§ **Aufgaben im Überblick**
**A.** Wie lange grenzte der Nordeingang des Gropius Bau laut der Rede zur Ausstellung «The Cool and the Cold» an den Todesstreifen?
**B.** Setzen Sie die Rede zur Ausstellung «The Cool and the Cold» im Anschluss an ihren letzten Satz fort.

«The Cool and the Cold»
Malerei aus den USA und der UdSSR zwischen 1960 und 1990
Dankesrede anlässlich der Ausstellungseröffnung im Gropius Bau 2021 und Abschiedsrede als Festspielintendant.
Liebe Vertreterinnen der Sammlung Ludwig, liebe Kolleginnen vom Haus, liebe Brigitte Franzen, die diese Ausstellung kuratiert hat, liebe Gäste,
der in dieser Ausstellung abgebildete Zeitraum von 30 Jahren entspricht dem zwischen der Öffnung der Mauer und heute.
Wir leben und sehen diese Ausstellung sozusagen «im nächsten Kapitel».
Es war die Zeit der Kubakrise 1962, Tauwetters in der SU nach dem Tod Stalins, die Chrustschow-Zeit, die Zeit des Wettrüstens und der Wettrennen im Erobern des Weltalls und der Antarktis, die Breschnew Zeit, die Perestroika. Der in der Ausstellung abgebildetes Zeitraum war im Westen geprägt von den vermeintlich lässigen Jahren der Kennedys, später von Ronald Reagans Versuch, den Ostblock zu Tode zu rüsten, und Gorbatschows Antwort mit einem Austritt aus diesem Spiel, dem Versuch, den Sozialismus zu liberalisieren, den Ostblock aufzutauen, was in den friedlichen Revolutionen mündete, in die Öffnung der Mauer und das vermeintliche Ende der Geschichte. Diese Epoche spielte sich direkt vor der Haustür des Gropiusbau ab - Nordeingang war vermauert und grenzte vierzig Jahre an den Todesstreifen.
Die Bilder dieser Ausstellung sind die Bilder unserer Geschichte. Unserer Nachkriegseschichte, wie sie entstanden ist durch die Einstrahlung dieser Großmächte. Es sind letztlich Bilder einer Supermacht hier und einer dort - gesehen durch den neugierigen und klugen Blick eines Sammlerpaars, das mehr sah als die Ikonen des Kunstmarkts. Wie der wunderbare Kurator Eckart Gillen in seiner Betrachtung der Künstler*innen der ehemaligen DDR immer von Künstler*innen bestimmter Landschaften spricht - von Sachsen, Mecklenburg, die mindestens so sehr in den Maltraditionen einer Dresdner Schule oder der Norddeutschen Malerei verankert waren als in der Staatskunst Ostdeutschlands, so zeigt uns diese von Brigitte Franzen kuratierte Ausstellung eben auch die Ludwigs und ihre Sammlungspolitik, ihre weitsichtige, unabhängige Kuratorenschaft im Ankauf.

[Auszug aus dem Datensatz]
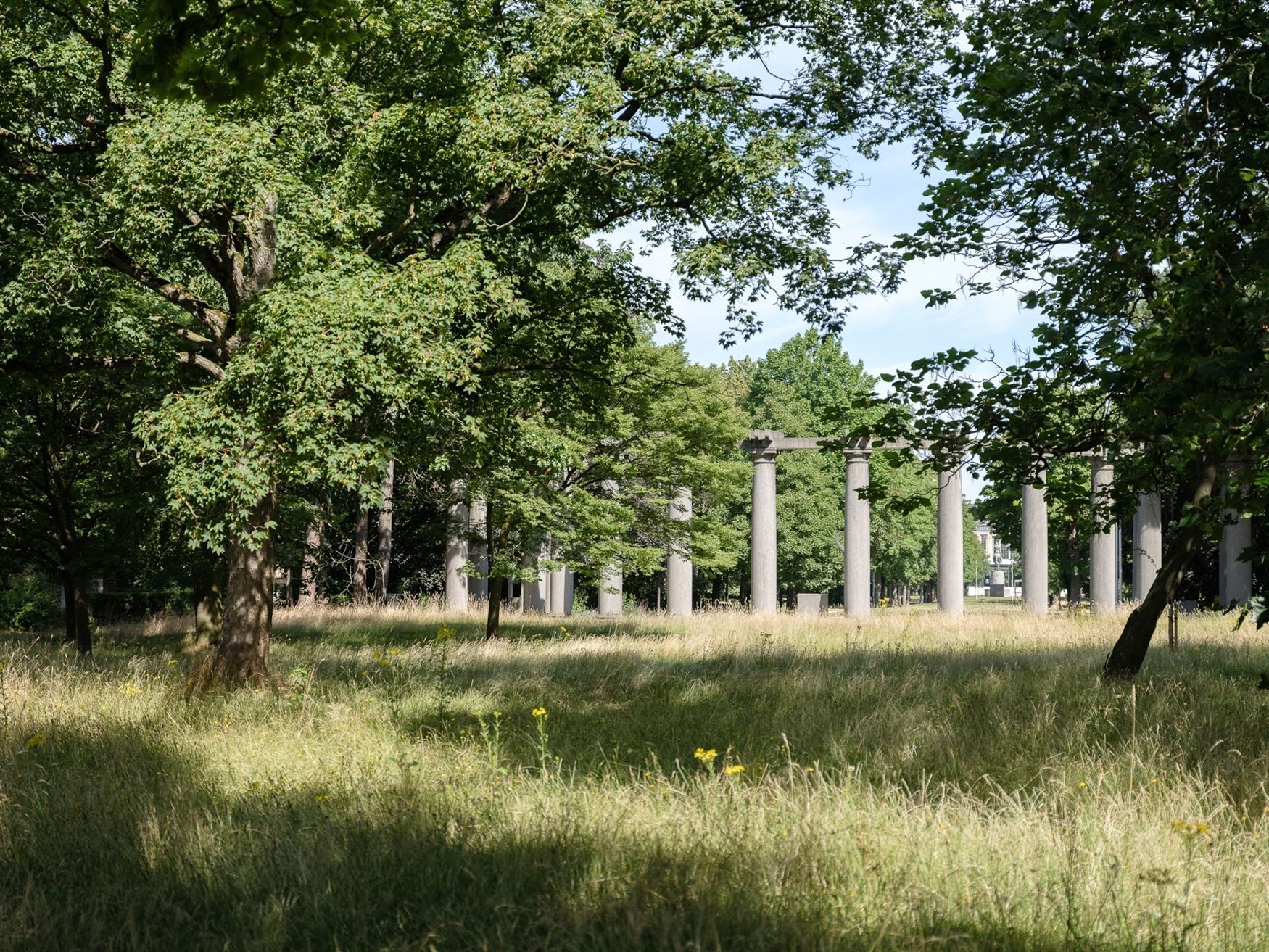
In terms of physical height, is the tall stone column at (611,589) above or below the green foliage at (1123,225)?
below

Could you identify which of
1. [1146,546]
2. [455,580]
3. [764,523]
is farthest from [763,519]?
[1146,546]

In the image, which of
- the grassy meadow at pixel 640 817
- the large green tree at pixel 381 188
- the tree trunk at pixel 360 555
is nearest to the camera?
the grassy meadow at pixel 640 817

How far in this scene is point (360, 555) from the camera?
40.2m

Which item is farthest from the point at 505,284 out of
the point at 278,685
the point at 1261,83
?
the point at 1261,83

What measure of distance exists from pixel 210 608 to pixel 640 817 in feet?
55.0

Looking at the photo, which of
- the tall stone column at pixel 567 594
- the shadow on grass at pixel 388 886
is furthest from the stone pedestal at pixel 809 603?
the shadow on grass at pixel 388 886

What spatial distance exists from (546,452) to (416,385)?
4502mm

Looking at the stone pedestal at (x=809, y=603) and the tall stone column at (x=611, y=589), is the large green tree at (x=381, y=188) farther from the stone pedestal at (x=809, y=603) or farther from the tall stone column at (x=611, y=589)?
the stone pedestal at (x=809, y=603)

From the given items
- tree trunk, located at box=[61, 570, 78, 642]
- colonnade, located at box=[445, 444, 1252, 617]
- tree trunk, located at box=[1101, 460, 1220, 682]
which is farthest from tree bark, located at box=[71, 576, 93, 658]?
tree trunk, located at box=[1101, 460, 1220, 682]

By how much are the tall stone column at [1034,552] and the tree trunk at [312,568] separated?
2325 cm

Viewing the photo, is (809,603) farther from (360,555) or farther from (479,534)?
(479,534)

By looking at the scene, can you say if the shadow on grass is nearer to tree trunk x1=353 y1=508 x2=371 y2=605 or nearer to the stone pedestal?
the stone pedestal

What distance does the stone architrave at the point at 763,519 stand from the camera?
3597 cm

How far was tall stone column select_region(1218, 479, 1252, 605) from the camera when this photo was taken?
35938 mm
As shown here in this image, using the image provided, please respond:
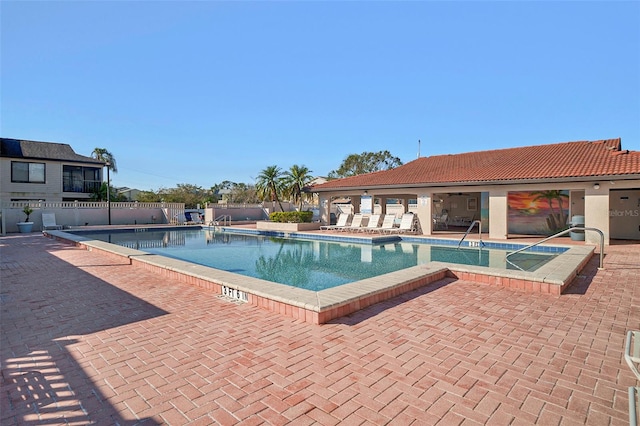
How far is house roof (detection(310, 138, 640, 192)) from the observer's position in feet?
41.5

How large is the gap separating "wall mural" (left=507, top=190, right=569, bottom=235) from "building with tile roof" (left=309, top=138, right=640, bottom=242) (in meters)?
0.04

§ **Lösungen je Aufgabe**
**A.** Vierzig Jahre lang.

**B.**
Sie suchten und sammelten die diversen «Landschaften» innerhalb der sowjetischen Kunstszene - ihre Stile und regionalen Prägungen, ihr soziales Hinterland, wie Ethnologen bereisten sie nicht nur die Museen und Ateliers, sondern im wahrsten Sinne die Lebensräume der Künstler*innen. Und wie echte Unternehmer interessierte sie der Schatz an Differenz - in der Sowjetunion übrigens genauso wie in der Betrachtung der malerischen Welten der USA.
Bald nach der Öffnung der Mauer verschwand die Sowjetunion, deren Bilder Peter Ludwig gesammelt hatte. Und beginnt ihre Geschichte.
Nach der Liebe beginnt ihre Geschichte, heißt ein Theaterstück von B. Strauß.
Nach der Öffnung der Mauer wurde der Kalte Krieg Geschichte, sollte man meinen.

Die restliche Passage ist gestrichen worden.